11. Lastly it is argued that the appellants want to cross-examine the officer of the Bank regarding collection of rent in respect of machineries belonging to the borrower company, which were hypothecated to the Bank. It is not disputed that the Receiver was appointed in respect of the hypothecated goods by the High Court in the suit originally filed there, which later on came to be transferred to the D.R.T. The hypothecated goods are not in possession of the Bank. This contention is raised with a view to take benefit from the provisions of Section 141 of the Indian Contract Act. As regards this contention, the appellants will have to first establish that the appellants are entitled to the benefit of the said provision. However, they failed to establish the same in an another application made in the month of February 2006, which was rejected by the D.R.T. and the appeal therefrom, is also rejected by me by a separate order passed today. In this respect, reference can be made to the letter of guarantee dated 27th April, 1995 executed by the appellant No. 1 to which reference is already made while discussing the second point raised on behalf of the appellants regarding the blanks allegedly filled up in the documents by the Bank. Clause 1 the said letter expressly states that the appellants' liability to the Bank shall be that of a principal debtor and at the Bank's option, the Bank may treat them as primarily liable for the debt of the principal or the balance from time to time due in respect thereof, provided that the amount for which they shall be liable under this guarantee shall not exceed Rs. 3 crores plus interest. Similarly, Clause 6 of the said letter of guarantee states.

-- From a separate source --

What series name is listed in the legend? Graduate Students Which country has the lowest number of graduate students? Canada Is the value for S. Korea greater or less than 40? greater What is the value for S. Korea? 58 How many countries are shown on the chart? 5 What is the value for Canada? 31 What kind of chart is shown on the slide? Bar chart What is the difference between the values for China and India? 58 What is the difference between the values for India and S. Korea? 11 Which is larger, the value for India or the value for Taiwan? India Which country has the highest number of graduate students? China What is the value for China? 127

"I/we waive all suretyship or other rights at any time inconsistent with any of the terms hereof'. The learned Advocate for the appellants tried to place emphasis on the wording "inconsistent with any of the terms hereof but could not point out to me any inconsistent term which would not make the appellants primarily liable for the debt of the main borrower. Consequently the provisions of Section 141 of the Indian Contract Act are not attracted.

It is also relevant to point out that though the D.R.T. has rejected the application, it is observed in the impugned order regarding hypothecated goods that if the Bank has not chosen to give explanation regarding hypothecated security, it could be highlighted during the course of final argument in the original application.

Considering the hollowness of this application, I am of the opinion that the learned Advocate for the Bank was right when he submitted that this application was made with a view to prolong the litigation. It is relevant to mention here that the claim was filed on 27th December, 2004, reply affidavit was filed in September 2005 and this application was made in January, 2006, which according to the learned Advocate, for the respondent Bank was made after taking several adjournments when the original application had come up for hearing and this appeal was urgently moved two days before when the original application was listed for final hearing before the D.R.T.-II, Mumbai. As observed by the Supreme Court in para 23 of the judgment in the case of Union of India v. Delhi High Court Bar Association (supra), if cross-examination of a witness is sought with a desire to prolong the case, the same cannot be permitted.

For the reasons which I have given above, this appeal deserves to be summarily dismissed with costs.

At the request of the Advocate for the respondent Bank, amount of costs shall be paid by the appellants to the D.R.T. Library within a period of two weeks from today.